In one nearly impenetrable paragraph, Eric manages to conflate just about every fundamental technique in picking mechanics into one mega-concept, where stringhopping (“the bounce”) equals downward pickslanting (“from the pickguard up”) equals edge picking (“it improves the tone… brushing the string”) equals high-speed string- switching efficiency (“comes in when you’re playing fast”).

Of course none of this was strictly logical — edge picking had nothing to do with downward pickslanting. They were two different pick angles. Edge picking altered the part of the pick that contacted the string, to promote smoother sliding over the string during the pickstroke, and also for tonal control. And pickslanting changed the trajectory of the pickstroke itself, causing it to move out of the plane of the strings — “from the pickguard up”, as Eric correctly put it.

And most paradoxically of all, the bounce technique didn’t “come in when you’re playing fast” — it was actually the exact opposite of that. It went away when he was playing fast. And the lick he played to demonstrate this — the familiar fives sequence — was nothing if not a perfect example of exactly this disappearance in action.

But, in a weird way, things were also starting to make sense.

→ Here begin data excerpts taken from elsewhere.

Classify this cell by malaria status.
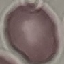

Uninfected.

Summary:
  - Capture: smartphone through the microscope eyepiece
  - Preparation: thin blood film
  - Stain: Giemsa
  - Image type: cell patch, automatically extracted from a larger field of view and resized to 64 × 64 pixels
Classify this cell by malaria status.
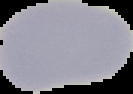
It is uninfected.

image type = segmented cell region with the area outside set to black
image size = 133×94 pixels
preparation = thin blood film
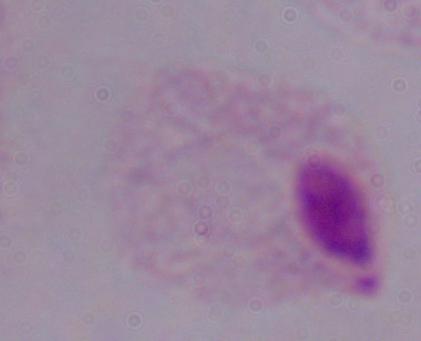
1000x magnification. A trichomonad is seen. Micrograph.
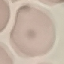 Malaria status: uninfected. Thin smear of blood. Giemsa-stained preparation. Acquired by smartphone through the microscope eyepiece. Cell patch, automatically extracted from a larger field of view and resized to 64 × 64 pixels.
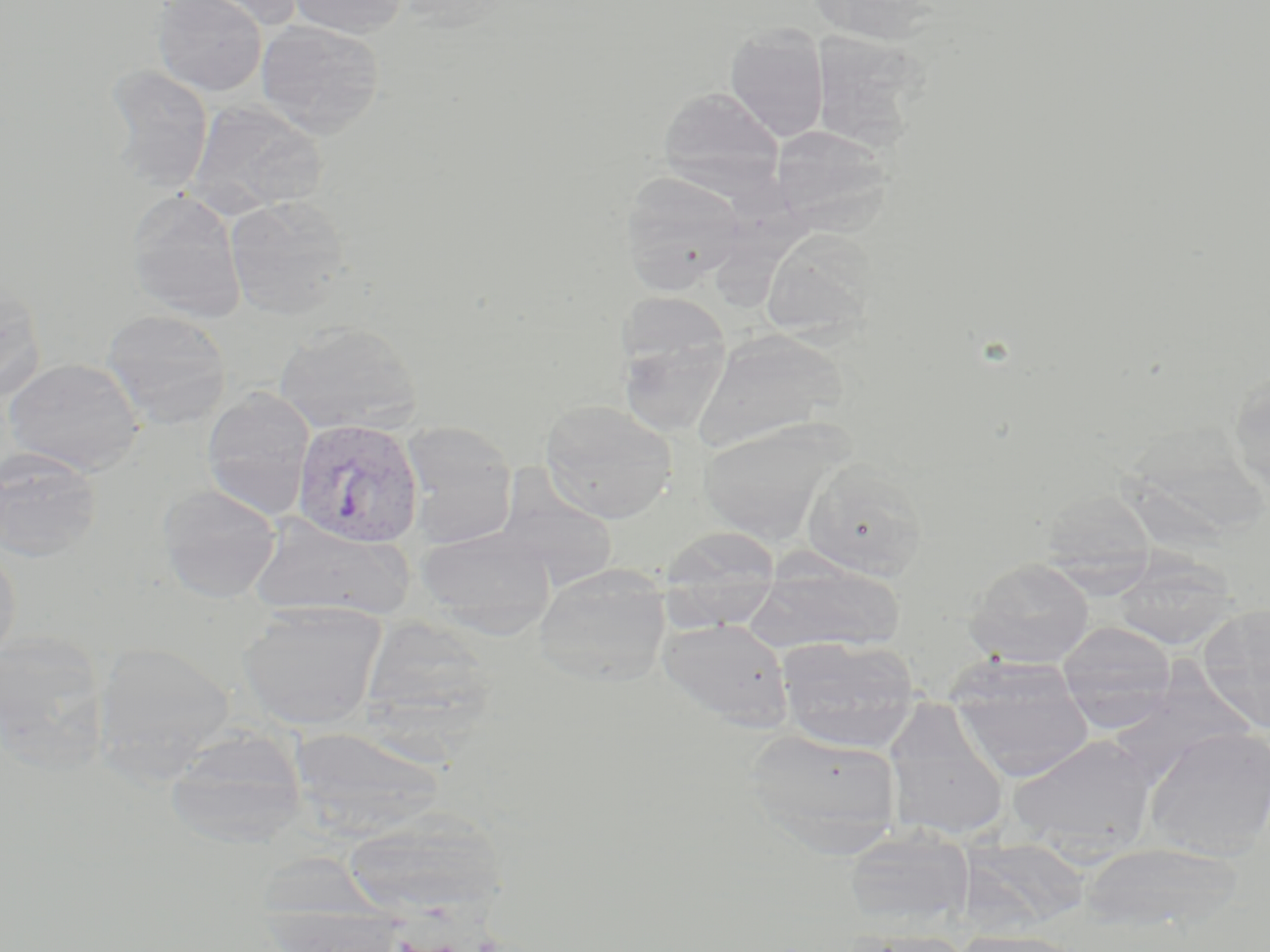 Approximate bounding boxes as (x1, y1, x2, y2) in pixels. Uninfected red blood cell locations: (153, 0, 266, 96), (180, 0, 305, 30), (287, 0, 410, 38), (807, 0, 941, 45), (255, 19, 387, 138), (725, 22, 830, 142), (808, 30, 924, 152), (104, 64, 214, 193), (657, 86, 785, 196), (187, 99, 326, 218), (770, 124, 893, 231), (619, 170, 749, 294), (125, 188, 247, 323), (223, 195, 353, 318), (760, 227, 878, 342), (0, 277, 47, 402), (101, 308, 233, 429), (614, 312, 731, 439), (273, 320, 421, 434), (692, 329, 846, 452), (4, 358, 146, 476), (1228, 368, 1270, 501), (201, 387, 315, 520), (538, 399, 678, 523), (698, 419, 847, 543), (400, 422, 518, 549), (0, 447, 102, 563), (801, 458, 928, 581), (496, 477, 618, 591), (158, 484, 281, 603), (1039, 488, 1158, 589), (247, 514, 414, 622), (658, 525, 782, 622), (417, 526, 556, 636), (0, 542, 21, 666), (1109, 555, 1240, 649), (966, 558, 1095, 667), (747, 559, 905, 654), (532, 565, 672, 687), (238, 599, 389, 731), (1198, 602, 1270, 732), (360, 616, 498, 739), (657, 616, 794, 730), (1057, 621, 1177, 729), (0, 632, 111, 771), (776, 635, 922, 752), (93, 642, 235, 781), (949, 664, 1095, 782), (882, 704, 1009, 843), (1142, 725, 1270, 861), (288, 726, 446, 839), (164, 727, 308, 851), (744, 728, 902, 855), (1007, 734, 1157, 855), (342, 807, 506, 917), (842, 829, 975, 929), (959, 838, 1090, 931), (1078, 841, 1244, 935), (265, 906, 410, 951), (844, 929, 975, 952), (952, 930, 1089, 952). Plasmodium vivax-infected red blood cell locations: (292, 420, 425, 549). Slide-level diagnosis: Plasmodium vivax. Image is 1270×952 pixels. Captured at 1000x magnification. May-Grünwald-Giemsa stain. Thin blood smear. One field of a larger specimen. Light microscopy.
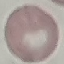
Summary:
  - Malaria status: uninfected
  - Capture: smartphone camera at the microscope eyepiece
  - Image type: automatically extracted cell patch, resized to 64 × 64 pixels
  - Preparation: thin blood film
  - Stain: Giemsa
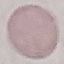

result: negative for malaria parasites
preparation: thin blood smear
image_type: cell patch, automatically extracted from a larger field of view and resized to 64 × 64 pixels
capture: smartphone through the microscope eyepiece
stain: Giemsa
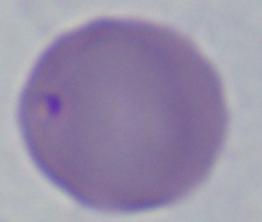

What was the difference between the obvious stringhopping of the “bounce” technique, and the hyper efficiency of sweeping, in Eric’s playing? Well come to think of it, I had never actually heard Eric use the term “sweeping”, or “economy picking”, or anything similar. Not in interviews, or on either of these quite extensive instructional videos, for that matter. Maybe what he was really telling us here is that there was no difference in his mind between the various ways he moved from one string to another.

In fact, for all I knew, Eric might not have even been aware he was using sweeping at all. As far as Eric was concerned, it may very well be that he thinks he’s always using repeated pickstrokes, and doesn’t realize that his trademark light-speed fluidity is attained precisely by eliminating them. This is really the only reason I could think of to explain why anyone would even try to maintain stringhopping at breakneck soloing speeds — especially when the alternative was not only easier, but something you were practically already doing in the first place.